The registrar for the top-level domain .travel has a list of 1098 reserved domain names which they will not register. The inclusion of the vast majority of the names in this list seems quite sensible: there are all the other top-level domains, such as “com” and the two-letter country domains, as well as ones such as “www”, “abuse”, “nic”, and names of countries. Including these will prevent miscreants from impersonating the registrar itself, countries’ official travel and tourism boards, and system role accounts; it will also stop typosquatters.
However, in the list are some rather puzzling entries, including the 63-character monstrosity “aljumahiriyahalarabiyahallibiyahashshabiyahalishtirakiyahaluzma”. What would be the purpose of explicitly blocking the registration of this name? What’s so bad about a domain named aljumahiriyahalarabiyahallibiyahashshabiyahalishtirakiyahaluzma.travel? It can’t just be the length, since there’s no way they could list all possible 63-character domain names. Does “aljumahiriyahalarabiyahallibiyahashshabiyahalishtirakiyahaluzma” have some meaning in Arabic or another language which would make it valuable to phishers or other miscreants?
Google has over 100 results for it, mostly coming http:\www.aljumahiriyahalarabiyahallibiyahashshabiyahalishtirakiyahaluzma.com, so it appears to be something someone is interested in…not sure what though.
ETA, I take that back, most of the results aren’t coming from the .com address, but from .com and .info and .firm.in and a bunch of others.
“NIC” stands for “Network Information Centre”, which is a synonym of “domain name registry”. The official registries for a lot of top-level domains have “NIC” in their names and/or domain names. For example, the registry for .sg (Singapore) names is SGNIC, whose website can be found at http://nic.sg/.
The original domain registry in the US for .com, .net., .org, .edu was InterNIC, which was operated by Network Solutions on a sole-source contract from Dept. of Commerce. (The InterNIC was subsequently privatized and Network Solutions was later split into two pieces; the registry is now owned by VeriSign and the registrar is a privately held company.)
Even if it is, who would type all of that out? Also, don’t many other countries have similarly long official names, as compared to their shorter “call names?” Even some American cities have long official names; La Villa Real de la Santa Fe de San Francisco de Asís, New Mexico and El Pueblo de la Reina de Los Angeles. California to name a couple. Let’s not forget the State of Rhode Island and Providence Plantations.

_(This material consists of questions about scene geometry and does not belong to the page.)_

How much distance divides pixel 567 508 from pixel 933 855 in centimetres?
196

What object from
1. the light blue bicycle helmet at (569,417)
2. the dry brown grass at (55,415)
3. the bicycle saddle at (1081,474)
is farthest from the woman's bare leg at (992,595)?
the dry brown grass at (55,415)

Nobody. But when preparing the blacklist, it’s easier to define the criteria for inclusion as “For all countries, the long and short form name in English and the native language” rather than “For all countries, the long and short form name in English and the native language, except for the following fifty cases explicitly enumerated in Appendix A (Blacklist of the Blacklist).”
Also, if you’re going to arbitrarily omit certain country names from the blacklist, you run the risk of being accused of doing this for political reasons. I can imagine some Libyan hacker noticing the conspicuous absence of Libya’s official name from this list, and reporting it up the political chain until it gets to Gadaffi himself, who then publically uses it as an example of how the West is oppressing Libya and sues the .travel registry and every organization remotely associated with it for gross negligence. Of course, this is extremely unlikely to happen, and if Gadaffi ever did sue the registry he’d probably lose, but why run the risk of the bad publicity and court costs when you could instead simply apply your blacklist criteria consistently?